Selke tells PackagingInsights that the success of the MSU Packaging School can be attributed in part to the “excellent support over the years from both the industry and from the University.” Further, she explains that being part of a research-intensive land-grant university like MSU has reinforced the importance of generating new knowledge, not just teaching sets of skills, and has provided a very rich environment for collaboration with other faculty from diverse disciplines.
Education, education, education
The interviewees are in agreement that academia should offer packaging degrees based around the right broad skills for sound packaging capability with specific knowledge and specialization as is needed by industry. As Swain concludes, the unprecedented focus now on packaging, with the environmental imperative, means we need to educate and train bright young people in packaging and ensure our sustainable future.

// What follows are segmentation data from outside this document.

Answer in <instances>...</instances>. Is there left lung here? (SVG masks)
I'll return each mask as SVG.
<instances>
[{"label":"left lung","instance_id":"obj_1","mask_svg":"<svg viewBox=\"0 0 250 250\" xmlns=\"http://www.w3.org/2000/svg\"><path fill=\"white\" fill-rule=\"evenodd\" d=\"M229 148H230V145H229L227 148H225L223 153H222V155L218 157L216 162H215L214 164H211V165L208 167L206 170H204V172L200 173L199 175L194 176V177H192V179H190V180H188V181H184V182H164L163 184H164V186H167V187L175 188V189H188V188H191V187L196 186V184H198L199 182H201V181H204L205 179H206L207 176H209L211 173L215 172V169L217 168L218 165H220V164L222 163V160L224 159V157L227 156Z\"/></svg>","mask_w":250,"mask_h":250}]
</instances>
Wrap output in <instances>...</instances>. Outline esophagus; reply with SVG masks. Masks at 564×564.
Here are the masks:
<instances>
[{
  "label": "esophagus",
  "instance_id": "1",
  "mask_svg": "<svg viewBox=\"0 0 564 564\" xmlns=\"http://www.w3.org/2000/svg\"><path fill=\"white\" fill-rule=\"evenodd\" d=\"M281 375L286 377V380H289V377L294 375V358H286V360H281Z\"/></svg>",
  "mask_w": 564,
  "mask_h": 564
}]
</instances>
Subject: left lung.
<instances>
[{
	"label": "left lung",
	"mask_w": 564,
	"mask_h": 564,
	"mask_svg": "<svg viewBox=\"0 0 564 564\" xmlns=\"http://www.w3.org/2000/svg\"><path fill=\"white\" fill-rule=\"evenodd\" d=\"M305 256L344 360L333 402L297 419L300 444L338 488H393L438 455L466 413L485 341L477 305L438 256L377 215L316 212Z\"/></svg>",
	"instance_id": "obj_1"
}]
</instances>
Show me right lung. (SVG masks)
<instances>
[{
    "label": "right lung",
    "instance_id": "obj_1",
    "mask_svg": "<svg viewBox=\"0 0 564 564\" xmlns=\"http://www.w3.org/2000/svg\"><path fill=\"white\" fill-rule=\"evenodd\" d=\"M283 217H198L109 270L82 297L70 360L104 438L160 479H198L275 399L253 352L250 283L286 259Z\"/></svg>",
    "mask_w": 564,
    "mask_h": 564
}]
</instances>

Presently in the UK, there is limited provision for packaging education at universities, though there are some courses available in Packaging Design, for example at Sheffield Hallam University and the University of Newcastle’s new two-year part-time Food Packaging Post Graduate Certificate. Also, a number of University postgraduate programs include Packaging, such as M.Sc. in Food Innovation at the Natural Resources Institute, University of Greenwich.
In addition, there is a light sprinkling of universities across Europe offering undergraduate programs in packaging, such as the University of Reims’ Engineering Diploma in Packaging and Conditioning (ESEIC).